Chapter 2 Data sources
Our data was collected from Twitter using the Tweepy API. Since we are interested in Elon Musk, we chose the keyword set of Elon Musk
, elonmusk
, @elonmusk
, tesla
, Tesla
. From October 28th to November 3rd, we collected data 7 days in a row. During the period when our program was running, we captured every real-time tweets that contain any of the above keywords. The data was collected in the form of a tweet object, and it contained not only the text of the tweet, but other valuable information worth exploring.
2.1 Dataset overview
After combining our dataset, we observed that a total of 471,996 tweets were collected. For a single tweet object, it contains 36 features. Below is a table of the features.
all variable of the raw data | |
---|---|
created_at | extended_tweet |
id | quote_count |
id_str | reply_count |
text | retweet_count |
display_text_range | favorite_count |
source | entities |
truncated | favorited |
in_reply_to_status_id | retweeted |
in_reply_to_status_id_str | filter_level |
in_reply_to_user_id | lang |
in_reply_to_user_id_str | timestamp_ms |
in_reply_to_screen_name | quoted_status_id |
user | quoted_status_id_str |
geo | quoted_status |
coordinates | quoted_status_permalink |
place | possibly_sensitive |
contributors | extended_tweet |
is_quote_status | quote_count |
One thing worth mentioning is that some of features are actually dictionaries.

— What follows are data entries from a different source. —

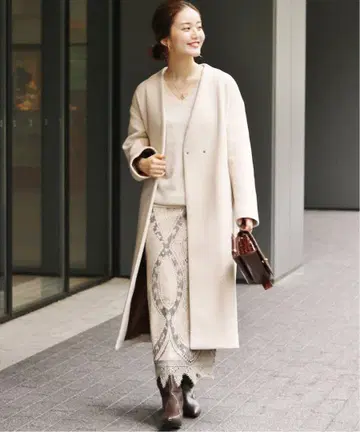 IENA MANTECO 노카라 코트 내추럴 34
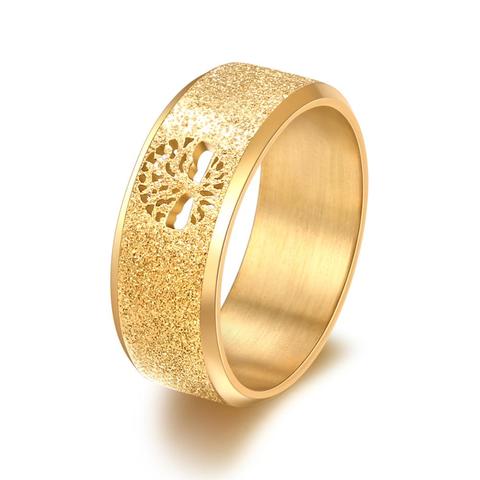 CACANA-anillo de acero inoxidable de 316L para mujer, sortija Simple de alta calidad, mate, a la moda, de árbol de la Fortuna, regalo de compromiso para dedo, joyería ► Foto 1/6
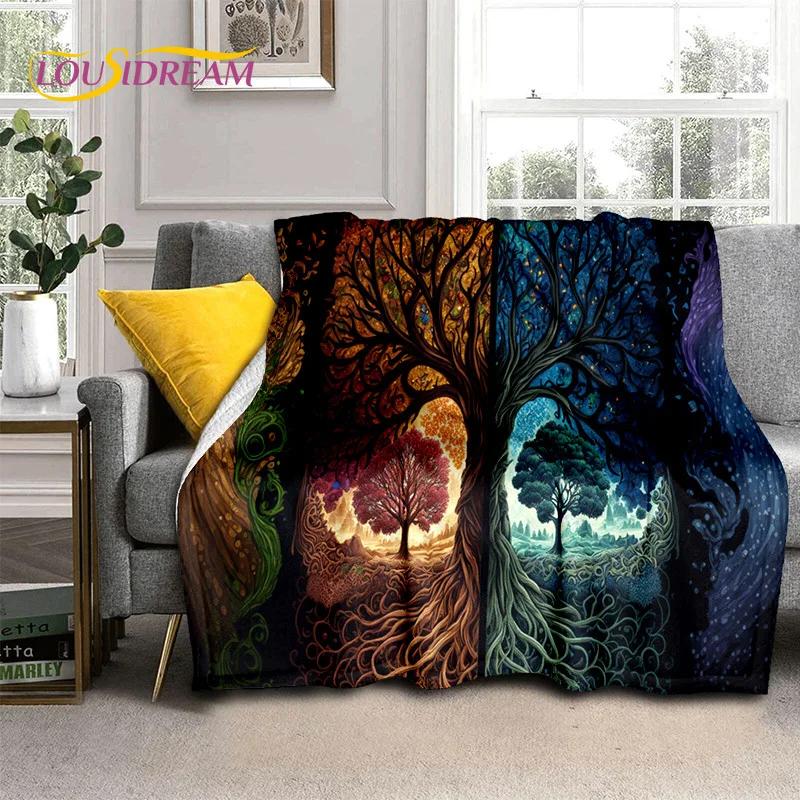 Tree of Life Nature Viking Yggdrasil Norse Soft Flannel Blankets,Throw Blanket Comfortable Blanket for Picnic Beds Home Bedroom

For example, in User
, there are actually 40 more sub features including username
,location
,description
, etc.. Counting those sub features, there are over 150 features in a tweet object and we have to choose carefully from them. Details of selected features and descriptions will be elaborated in the data transformation section.
2.2 Limitations
Since we do not have the resource to a cloud server, we were not able to run the program 24 hours every day in the period. Moreover, the start and end time for each date is different. We will need to find a overlapping period when conducting analysis relating to time. Another limitation is about a feature called “conversation_id”. It builds up a conversation by capturing replies to a specific tweet. However, it has to be configured during the data collection phase and our dataset does not have it. We will try some other methods to construct a conversation.